A Tale of Two Countries

July 21, 2009

In the 1880s, two young men, both from affluent Colombian families, leave their exclusive boarding school in Bogotá and make their way to New York. Once there, they are caught up in a series of increasingly bizarre adventures—many involving a complex, independent-minded young New Yorker named Virginia.

Therein hangs the premise of Los Sueños de los Hombres se los Fuman las Mujeres (When Women Smoke Men’s Dreams), by Alister Ramírez Márquez, associate professor in BMCC’s Department of Modern Languages. Written in Spanish, the novel was released this past spring by Planeta Editorial, one of Colombia’s foremost publishers. Among other things, says its author, “it’s a tale of love, punishment and revenge.” (An earlier novel by Ramírez Márquez, Mi vestido verde Esmeralda (My Emerald Green Dress), was awarded the prestigious International Literary Prize by Círculo de Críticos de Arte de Chile in 2005.)   
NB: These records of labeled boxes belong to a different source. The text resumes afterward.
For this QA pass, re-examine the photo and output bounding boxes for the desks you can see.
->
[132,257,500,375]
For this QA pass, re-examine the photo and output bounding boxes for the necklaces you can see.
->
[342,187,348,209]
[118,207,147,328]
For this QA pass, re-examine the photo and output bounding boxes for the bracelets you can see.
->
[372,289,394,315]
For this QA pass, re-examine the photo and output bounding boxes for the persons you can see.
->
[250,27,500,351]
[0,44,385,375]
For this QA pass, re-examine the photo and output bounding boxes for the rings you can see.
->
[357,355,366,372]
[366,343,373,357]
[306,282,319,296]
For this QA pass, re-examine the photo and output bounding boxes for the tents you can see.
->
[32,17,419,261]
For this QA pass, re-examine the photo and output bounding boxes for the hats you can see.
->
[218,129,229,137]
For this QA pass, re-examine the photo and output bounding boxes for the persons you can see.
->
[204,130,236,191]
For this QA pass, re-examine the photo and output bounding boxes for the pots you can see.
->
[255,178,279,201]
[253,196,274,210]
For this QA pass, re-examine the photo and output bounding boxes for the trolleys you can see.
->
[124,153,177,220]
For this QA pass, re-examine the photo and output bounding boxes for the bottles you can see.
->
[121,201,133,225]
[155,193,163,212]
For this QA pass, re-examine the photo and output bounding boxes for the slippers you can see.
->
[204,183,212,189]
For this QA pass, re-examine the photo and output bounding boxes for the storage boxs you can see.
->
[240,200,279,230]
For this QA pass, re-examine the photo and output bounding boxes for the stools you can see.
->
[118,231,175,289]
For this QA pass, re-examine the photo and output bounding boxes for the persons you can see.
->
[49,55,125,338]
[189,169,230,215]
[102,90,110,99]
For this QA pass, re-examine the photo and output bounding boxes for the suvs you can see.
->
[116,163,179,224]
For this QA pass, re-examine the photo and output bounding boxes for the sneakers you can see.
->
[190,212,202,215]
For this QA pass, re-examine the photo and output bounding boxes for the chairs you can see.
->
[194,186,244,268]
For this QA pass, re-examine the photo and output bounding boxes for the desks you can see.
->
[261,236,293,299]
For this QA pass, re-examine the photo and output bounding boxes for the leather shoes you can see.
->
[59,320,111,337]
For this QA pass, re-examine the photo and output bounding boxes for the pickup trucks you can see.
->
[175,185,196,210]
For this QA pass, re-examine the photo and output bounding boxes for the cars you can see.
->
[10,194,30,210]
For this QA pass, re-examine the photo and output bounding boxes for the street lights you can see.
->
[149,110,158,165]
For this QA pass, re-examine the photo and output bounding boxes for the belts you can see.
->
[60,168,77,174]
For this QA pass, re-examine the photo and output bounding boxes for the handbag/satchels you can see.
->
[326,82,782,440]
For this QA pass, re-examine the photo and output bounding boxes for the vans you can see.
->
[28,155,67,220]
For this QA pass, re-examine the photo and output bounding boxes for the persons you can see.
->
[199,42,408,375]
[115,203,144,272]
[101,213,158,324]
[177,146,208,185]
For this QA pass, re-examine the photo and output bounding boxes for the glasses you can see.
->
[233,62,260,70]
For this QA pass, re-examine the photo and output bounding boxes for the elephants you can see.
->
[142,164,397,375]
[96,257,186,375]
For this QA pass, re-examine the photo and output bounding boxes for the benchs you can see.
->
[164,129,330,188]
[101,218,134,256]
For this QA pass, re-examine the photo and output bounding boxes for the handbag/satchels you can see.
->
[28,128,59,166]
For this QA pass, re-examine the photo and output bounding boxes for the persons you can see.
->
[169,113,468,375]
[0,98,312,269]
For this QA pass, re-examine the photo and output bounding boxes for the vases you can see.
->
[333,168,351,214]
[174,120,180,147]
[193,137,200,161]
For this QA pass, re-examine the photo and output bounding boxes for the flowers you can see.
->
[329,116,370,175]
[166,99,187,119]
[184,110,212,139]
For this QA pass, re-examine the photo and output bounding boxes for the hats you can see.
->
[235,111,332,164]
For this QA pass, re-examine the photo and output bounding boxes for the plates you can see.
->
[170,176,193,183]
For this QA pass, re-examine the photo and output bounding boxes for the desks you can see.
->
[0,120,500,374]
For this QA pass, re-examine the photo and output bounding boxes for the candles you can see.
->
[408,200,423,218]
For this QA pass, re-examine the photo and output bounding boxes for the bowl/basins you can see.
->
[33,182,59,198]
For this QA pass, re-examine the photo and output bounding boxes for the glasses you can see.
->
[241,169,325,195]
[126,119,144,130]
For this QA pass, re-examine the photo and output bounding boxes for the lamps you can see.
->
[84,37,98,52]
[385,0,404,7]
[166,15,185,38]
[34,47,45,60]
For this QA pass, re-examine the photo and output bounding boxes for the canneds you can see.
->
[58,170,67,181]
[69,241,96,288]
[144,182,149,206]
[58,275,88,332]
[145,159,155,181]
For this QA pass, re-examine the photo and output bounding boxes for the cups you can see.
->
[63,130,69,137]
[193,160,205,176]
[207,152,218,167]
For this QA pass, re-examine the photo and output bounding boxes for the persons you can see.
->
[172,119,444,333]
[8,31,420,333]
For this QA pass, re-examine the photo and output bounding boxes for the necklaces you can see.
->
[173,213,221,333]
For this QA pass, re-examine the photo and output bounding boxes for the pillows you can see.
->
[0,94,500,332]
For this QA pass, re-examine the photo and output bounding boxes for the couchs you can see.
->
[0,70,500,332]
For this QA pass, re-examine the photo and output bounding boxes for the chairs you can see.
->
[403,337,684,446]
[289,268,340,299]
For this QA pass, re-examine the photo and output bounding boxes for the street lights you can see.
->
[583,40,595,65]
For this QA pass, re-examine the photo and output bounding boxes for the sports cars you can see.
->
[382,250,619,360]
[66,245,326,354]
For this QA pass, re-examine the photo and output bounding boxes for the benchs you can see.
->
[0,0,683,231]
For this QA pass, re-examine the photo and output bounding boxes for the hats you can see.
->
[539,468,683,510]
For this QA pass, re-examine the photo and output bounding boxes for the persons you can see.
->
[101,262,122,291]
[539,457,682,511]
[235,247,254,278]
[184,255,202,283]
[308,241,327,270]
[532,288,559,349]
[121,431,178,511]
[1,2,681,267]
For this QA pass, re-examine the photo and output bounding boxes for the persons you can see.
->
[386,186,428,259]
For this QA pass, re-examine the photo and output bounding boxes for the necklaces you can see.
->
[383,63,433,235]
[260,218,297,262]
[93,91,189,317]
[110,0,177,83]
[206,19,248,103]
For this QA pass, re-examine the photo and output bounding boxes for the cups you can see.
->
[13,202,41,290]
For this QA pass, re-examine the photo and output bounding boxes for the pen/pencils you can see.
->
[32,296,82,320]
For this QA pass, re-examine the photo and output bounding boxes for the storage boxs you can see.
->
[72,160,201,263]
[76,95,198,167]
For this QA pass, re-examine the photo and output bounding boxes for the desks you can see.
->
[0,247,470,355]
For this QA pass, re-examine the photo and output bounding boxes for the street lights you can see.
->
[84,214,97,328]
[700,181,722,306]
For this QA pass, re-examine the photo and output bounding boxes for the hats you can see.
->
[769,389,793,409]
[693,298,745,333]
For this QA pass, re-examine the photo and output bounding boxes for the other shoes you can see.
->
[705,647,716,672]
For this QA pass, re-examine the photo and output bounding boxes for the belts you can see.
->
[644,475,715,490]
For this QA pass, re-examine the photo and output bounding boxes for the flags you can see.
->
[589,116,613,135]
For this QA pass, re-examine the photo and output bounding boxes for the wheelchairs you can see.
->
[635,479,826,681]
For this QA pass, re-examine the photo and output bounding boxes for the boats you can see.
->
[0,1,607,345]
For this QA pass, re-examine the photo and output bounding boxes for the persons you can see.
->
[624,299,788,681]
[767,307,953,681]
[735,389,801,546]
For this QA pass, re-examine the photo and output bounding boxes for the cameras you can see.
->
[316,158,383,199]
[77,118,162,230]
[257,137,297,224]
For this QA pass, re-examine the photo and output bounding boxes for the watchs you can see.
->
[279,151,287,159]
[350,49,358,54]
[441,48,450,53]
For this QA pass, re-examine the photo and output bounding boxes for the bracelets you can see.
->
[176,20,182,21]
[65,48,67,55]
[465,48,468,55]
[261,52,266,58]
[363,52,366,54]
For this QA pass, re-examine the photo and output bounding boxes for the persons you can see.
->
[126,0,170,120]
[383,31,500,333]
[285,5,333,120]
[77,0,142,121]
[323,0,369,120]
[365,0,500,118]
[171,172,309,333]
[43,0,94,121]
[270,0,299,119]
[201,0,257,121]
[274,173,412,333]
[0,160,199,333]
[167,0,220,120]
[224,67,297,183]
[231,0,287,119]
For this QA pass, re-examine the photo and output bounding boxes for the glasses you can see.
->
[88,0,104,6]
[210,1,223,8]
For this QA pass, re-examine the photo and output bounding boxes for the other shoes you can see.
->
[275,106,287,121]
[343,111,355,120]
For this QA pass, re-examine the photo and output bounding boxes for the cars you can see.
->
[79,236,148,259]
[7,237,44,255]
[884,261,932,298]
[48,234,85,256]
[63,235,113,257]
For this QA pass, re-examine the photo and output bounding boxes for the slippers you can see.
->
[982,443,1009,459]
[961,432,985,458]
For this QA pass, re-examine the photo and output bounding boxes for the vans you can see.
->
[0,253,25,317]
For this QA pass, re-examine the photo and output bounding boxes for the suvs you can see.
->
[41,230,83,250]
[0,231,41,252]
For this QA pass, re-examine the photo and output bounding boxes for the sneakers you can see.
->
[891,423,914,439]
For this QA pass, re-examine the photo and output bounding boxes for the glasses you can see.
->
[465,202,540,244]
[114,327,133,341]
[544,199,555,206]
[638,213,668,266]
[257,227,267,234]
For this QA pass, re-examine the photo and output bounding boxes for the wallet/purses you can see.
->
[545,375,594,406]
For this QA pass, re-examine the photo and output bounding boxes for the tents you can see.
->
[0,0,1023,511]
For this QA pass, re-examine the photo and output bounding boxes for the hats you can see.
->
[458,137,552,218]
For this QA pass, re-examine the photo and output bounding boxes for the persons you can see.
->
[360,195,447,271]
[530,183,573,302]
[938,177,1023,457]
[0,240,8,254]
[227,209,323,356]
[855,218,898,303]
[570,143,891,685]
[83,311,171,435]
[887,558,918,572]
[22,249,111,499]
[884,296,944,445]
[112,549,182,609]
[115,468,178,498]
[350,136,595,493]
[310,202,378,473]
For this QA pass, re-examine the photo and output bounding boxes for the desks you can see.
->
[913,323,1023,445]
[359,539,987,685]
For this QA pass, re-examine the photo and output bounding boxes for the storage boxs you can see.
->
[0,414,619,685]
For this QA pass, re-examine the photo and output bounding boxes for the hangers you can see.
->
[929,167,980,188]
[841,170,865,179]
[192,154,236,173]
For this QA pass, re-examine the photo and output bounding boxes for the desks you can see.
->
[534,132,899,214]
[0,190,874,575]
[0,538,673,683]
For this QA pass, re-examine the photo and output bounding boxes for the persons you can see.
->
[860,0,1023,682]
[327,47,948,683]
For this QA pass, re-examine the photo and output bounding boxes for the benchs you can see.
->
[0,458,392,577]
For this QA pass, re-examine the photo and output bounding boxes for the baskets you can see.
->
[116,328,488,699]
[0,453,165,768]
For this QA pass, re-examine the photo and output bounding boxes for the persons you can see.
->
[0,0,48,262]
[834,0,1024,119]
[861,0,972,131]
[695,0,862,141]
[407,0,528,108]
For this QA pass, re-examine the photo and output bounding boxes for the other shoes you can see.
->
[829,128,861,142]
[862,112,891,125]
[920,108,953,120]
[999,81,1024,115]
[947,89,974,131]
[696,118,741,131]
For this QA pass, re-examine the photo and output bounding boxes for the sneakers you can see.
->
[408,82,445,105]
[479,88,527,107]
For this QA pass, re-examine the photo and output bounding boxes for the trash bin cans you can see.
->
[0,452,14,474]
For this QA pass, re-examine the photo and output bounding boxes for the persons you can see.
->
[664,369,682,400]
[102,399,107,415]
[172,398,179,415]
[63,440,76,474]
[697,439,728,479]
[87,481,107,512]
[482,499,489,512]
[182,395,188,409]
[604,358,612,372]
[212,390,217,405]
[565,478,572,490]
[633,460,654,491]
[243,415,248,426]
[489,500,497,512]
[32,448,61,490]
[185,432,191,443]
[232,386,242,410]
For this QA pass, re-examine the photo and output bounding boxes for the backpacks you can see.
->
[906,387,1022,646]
A different take on the immigrant experience

Ramírez Márquez notes that most immigrant-themed literature recounts the struggles of impoverished people seeking a better life. What sets Los Sueños apart is that its protagonists are wealthy and well-educated.

“This was the other side of the late-19th-century immigrant experience—the side that is rarely told but historically significant,” says Ramírez Márquez. In the 1880s,  Colombia’s chief cities, including Bogotá and Medellín, rapidly evolved into booming industrial centers. Families gained wealth and social influence through holdings in tobacco, textiles and coffee “and would send their children abroad—typically to the U.S.—to be educated so that they could return home and take their place among Colombia’s ruling elite.” The privileged young protagonists of La Sueño arrive in New York “having traveled first-class all the way,” he says.
 
While the novel is richly imagined and clearly a work of fiction, it draws upon extensive research conducted in New York and Colombia.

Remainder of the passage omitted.